Copy the material from its first line through the line containing "What is the label of the horizontal", with no changes.

[Opening Records shown section]

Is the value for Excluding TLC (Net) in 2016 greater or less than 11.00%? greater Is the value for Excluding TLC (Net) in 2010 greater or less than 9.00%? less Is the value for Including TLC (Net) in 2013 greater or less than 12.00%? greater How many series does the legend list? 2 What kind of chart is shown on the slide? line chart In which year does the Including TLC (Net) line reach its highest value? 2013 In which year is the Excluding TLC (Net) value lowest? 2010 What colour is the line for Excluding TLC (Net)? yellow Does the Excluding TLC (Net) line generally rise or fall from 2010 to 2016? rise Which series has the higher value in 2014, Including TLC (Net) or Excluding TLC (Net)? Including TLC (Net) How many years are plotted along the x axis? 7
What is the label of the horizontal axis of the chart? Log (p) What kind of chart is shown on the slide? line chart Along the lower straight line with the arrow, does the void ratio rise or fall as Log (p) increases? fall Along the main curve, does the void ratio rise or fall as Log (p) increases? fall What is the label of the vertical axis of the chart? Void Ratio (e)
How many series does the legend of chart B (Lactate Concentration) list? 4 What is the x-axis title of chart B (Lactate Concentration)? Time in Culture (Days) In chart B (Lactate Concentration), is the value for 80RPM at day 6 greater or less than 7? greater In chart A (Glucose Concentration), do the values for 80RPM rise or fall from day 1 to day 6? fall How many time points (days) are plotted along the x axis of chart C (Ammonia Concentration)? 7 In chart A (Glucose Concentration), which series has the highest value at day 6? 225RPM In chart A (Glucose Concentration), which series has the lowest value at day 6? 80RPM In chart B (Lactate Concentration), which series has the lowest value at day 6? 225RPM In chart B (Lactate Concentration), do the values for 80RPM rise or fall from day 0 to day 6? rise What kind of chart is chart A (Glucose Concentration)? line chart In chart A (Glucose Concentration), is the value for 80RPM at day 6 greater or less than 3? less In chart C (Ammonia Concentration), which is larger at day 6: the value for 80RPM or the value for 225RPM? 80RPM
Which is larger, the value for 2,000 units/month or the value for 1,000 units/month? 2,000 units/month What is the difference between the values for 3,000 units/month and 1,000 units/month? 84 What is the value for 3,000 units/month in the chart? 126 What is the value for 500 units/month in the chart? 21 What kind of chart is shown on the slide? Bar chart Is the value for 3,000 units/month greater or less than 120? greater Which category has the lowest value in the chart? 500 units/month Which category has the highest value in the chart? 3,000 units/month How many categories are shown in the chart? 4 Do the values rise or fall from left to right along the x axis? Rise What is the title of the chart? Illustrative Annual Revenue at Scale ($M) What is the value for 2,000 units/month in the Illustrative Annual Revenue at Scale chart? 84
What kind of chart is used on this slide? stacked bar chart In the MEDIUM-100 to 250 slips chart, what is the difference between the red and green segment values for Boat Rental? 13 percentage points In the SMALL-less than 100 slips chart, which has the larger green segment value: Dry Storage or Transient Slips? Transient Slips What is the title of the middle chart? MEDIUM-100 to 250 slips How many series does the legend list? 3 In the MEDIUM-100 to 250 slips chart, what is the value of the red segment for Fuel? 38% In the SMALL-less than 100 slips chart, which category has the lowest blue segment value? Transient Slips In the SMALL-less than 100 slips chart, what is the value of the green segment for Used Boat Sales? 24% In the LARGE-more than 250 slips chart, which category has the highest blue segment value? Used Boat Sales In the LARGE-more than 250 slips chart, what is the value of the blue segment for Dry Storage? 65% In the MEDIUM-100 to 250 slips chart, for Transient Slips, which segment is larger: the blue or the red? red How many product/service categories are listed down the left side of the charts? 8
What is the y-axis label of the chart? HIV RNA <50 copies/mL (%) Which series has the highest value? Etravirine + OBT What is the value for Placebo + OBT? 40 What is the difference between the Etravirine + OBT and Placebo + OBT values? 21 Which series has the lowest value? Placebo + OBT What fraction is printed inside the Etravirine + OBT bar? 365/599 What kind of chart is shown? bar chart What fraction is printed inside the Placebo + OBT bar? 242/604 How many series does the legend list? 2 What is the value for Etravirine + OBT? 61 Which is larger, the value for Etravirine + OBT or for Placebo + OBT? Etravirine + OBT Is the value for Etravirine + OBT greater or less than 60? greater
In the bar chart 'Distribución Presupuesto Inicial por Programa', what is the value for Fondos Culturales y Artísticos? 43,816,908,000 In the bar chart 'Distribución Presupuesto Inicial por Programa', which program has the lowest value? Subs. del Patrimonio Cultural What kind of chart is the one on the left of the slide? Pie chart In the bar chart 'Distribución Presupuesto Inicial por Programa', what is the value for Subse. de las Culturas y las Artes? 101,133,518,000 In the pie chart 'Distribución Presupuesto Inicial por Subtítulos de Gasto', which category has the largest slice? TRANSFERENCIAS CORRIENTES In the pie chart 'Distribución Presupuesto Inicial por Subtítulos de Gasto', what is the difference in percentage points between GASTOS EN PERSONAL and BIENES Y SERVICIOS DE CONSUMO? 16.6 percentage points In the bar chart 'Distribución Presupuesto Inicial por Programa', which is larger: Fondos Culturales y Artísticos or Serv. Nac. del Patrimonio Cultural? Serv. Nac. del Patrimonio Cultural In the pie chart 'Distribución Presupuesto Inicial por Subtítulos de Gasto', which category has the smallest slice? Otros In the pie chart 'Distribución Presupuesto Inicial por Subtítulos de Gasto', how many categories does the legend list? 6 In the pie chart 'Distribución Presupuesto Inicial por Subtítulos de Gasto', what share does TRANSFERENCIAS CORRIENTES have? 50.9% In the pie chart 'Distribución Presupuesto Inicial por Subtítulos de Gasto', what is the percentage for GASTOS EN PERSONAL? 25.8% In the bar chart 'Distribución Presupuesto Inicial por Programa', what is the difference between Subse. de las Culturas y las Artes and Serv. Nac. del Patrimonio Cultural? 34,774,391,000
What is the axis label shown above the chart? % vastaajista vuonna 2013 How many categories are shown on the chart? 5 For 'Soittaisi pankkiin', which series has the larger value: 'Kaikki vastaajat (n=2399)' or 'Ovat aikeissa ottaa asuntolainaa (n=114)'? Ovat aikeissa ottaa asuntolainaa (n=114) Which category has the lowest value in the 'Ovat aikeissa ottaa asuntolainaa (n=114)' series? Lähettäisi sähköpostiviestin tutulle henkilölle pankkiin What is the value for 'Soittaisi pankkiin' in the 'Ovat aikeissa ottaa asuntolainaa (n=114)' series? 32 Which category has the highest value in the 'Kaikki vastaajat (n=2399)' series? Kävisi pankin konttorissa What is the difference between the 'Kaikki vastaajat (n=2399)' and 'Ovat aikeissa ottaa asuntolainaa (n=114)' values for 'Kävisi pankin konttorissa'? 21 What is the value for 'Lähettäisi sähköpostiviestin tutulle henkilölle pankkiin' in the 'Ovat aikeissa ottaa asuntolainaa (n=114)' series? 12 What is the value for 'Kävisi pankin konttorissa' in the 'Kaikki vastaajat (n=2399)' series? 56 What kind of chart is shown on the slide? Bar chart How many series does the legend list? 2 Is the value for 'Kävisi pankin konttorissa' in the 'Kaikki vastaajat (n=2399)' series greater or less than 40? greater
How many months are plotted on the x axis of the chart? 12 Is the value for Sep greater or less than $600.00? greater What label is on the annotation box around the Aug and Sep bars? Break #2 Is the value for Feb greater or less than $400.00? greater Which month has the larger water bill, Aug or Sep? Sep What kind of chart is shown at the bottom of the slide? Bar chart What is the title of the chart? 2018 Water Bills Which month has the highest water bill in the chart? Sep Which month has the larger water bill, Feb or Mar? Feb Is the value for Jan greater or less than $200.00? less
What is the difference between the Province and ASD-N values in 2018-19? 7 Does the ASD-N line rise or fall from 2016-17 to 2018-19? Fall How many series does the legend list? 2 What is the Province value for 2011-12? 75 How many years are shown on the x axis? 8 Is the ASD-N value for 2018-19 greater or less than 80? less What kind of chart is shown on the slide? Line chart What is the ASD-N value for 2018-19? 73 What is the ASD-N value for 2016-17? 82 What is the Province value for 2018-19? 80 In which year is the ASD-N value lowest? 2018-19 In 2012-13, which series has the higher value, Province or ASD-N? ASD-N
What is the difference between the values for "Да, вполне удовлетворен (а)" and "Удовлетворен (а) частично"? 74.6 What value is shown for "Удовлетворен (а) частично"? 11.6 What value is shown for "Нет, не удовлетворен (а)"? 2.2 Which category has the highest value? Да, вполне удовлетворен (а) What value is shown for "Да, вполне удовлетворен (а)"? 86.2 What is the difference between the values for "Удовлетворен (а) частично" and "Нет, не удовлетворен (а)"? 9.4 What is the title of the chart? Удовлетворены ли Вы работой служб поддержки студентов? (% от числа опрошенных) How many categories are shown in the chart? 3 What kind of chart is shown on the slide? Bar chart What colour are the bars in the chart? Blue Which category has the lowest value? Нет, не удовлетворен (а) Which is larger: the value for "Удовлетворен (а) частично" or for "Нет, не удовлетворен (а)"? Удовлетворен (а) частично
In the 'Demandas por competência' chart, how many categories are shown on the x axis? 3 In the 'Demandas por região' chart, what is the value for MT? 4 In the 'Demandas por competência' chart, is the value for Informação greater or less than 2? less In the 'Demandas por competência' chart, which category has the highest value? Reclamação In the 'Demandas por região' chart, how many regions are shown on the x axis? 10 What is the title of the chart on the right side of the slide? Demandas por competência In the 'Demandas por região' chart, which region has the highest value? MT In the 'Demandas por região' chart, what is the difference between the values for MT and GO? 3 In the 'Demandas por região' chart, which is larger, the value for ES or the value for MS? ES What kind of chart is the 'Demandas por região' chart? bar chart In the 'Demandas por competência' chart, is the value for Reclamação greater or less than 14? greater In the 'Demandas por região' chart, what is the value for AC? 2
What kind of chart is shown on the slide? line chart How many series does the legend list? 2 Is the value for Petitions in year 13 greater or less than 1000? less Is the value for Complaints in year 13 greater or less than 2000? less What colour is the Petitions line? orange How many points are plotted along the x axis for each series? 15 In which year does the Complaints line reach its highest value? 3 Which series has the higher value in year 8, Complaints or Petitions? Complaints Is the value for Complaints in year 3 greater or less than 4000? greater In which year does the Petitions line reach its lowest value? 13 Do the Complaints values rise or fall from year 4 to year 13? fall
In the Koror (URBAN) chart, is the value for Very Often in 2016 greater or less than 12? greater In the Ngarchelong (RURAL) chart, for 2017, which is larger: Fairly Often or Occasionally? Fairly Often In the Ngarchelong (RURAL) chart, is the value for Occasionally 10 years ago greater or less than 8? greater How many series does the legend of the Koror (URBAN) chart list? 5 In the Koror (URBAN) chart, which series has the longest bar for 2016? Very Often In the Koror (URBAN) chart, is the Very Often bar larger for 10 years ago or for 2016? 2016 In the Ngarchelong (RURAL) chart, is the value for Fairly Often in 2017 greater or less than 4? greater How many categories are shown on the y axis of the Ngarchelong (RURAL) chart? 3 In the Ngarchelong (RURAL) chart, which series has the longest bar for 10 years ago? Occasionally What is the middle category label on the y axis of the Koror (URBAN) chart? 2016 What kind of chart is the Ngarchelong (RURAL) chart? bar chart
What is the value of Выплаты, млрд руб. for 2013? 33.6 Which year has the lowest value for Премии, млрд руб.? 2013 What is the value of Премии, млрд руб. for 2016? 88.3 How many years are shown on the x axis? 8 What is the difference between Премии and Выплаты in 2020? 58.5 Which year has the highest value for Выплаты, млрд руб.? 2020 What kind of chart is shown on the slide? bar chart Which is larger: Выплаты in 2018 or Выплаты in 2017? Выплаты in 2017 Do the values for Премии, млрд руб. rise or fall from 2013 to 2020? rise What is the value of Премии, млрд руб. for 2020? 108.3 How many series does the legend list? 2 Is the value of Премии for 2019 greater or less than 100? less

[Closing Records shown section]

§ Response box:
Is the value for Excluding TLC (Net) in 2016 greater or less than 11.00%? greater Is the value for Excluding TLC (Net) in 2010 greater or less than 9.00%? less Is the value for Including TLC (Net) in 2013 greater or less than 12.00%? greater How many series does the legend list? 2 What kind of chart is shown on the slide? line chart In which year does the Including TLC (Net) line reach its highest value? 2013 In which year is the Excluding TLC (Net) value lowest? 2010 What colour is the line for Excluding TLC (Net)? yellow Does the Excluding TLC (Net) line generally rise or fall from 2010 to 2016? rise Which series has the higher value in 2014, Including TLC (Net) or Excluding TLC (Net)? Including TLC (Net) How many years are plotted along the x axis? 7
What is the label of the horizontal axis of the chart? Log (p) What kind of chart is shown on the slide? line chart Along the lower straight line with the arrow, does the void ratio rise or fall as Log (p) increases? fall Along the main curve, does the void ratio rise or fall as Log (p) increases? fall What is the label of the vertical axis of the chart? Void Ratio (e)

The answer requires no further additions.